Consiglio d'amministrazione e direttrice sottolineano il valore aggiunto della radiotelevisione pubblica, il ruolo di stabilità per la piazza mediatica e la prosecuzione della trasformazione digitale
La Società svizzera di radiotelevisione (SSR) si rallegra per il "no" all'iniziativa "200 franchi, bastano!" e per la fiducia che la popolazione le ha così dimostrato. Promette di proseguire il suo impegno nelle diverse regioni linguistiche.
"Questa giornata è decisiva per il futuro della SSR. Siamo lieti che l'elettorato svizzero ci abbia nuovamente accordato la propria fiducia e siamo sollevati di essere riusciti a rendere visibile il valore aggiunto della SSR per tutta la Svizzera", ha dichiarato il presidente del Consiglio d'amministrazione della SSR, Jean-Michel Cina, citato in un comunicato.
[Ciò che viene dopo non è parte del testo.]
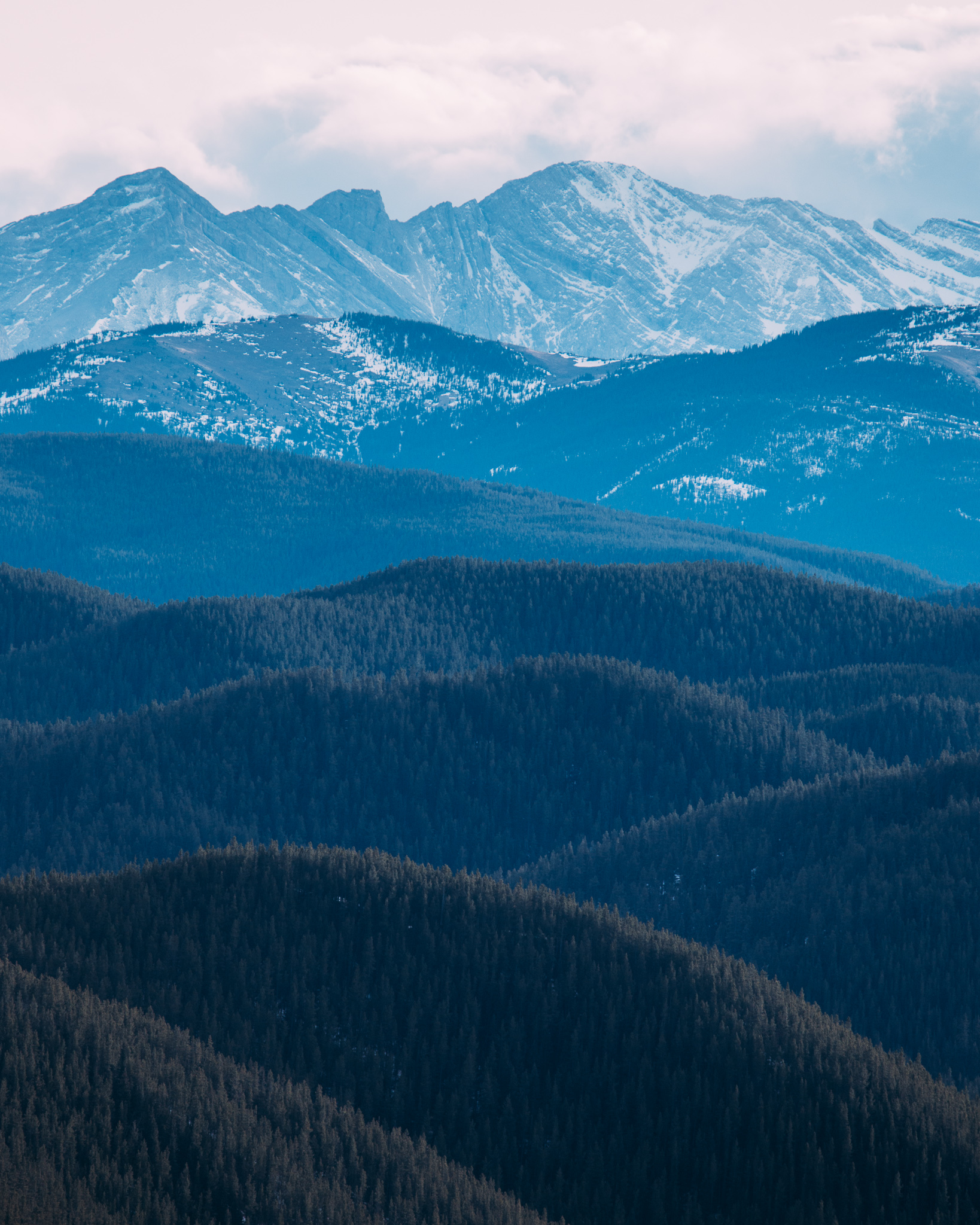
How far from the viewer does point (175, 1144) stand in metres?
57.3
Per la seconda volta in pochi anni, le cittadine e i cittadini svizzeri si sono espressi alle urne contro un indebolimento della SSR, ha ricordato l'azienda di servizio pubblico, sottolineando che il "no" odierno "rappresenta anche un fattore di stabilità per l'intera piazza mediatica".
La SSR farà tutto il possibile per continuare ad accompagnare il pubblico quotidianamente con un programma vario e solido. "Questa attestazione di fiducia rafforza la nostra volontà di restare vicini alle persone, nelle diverse regioni linguistiche così come nel digitale, e proseguiremo il percorso di trasformazione avviato dalla SSR", ha assicurato la direttrice della SSR, Susanne Wille, pure citata nel comunicato.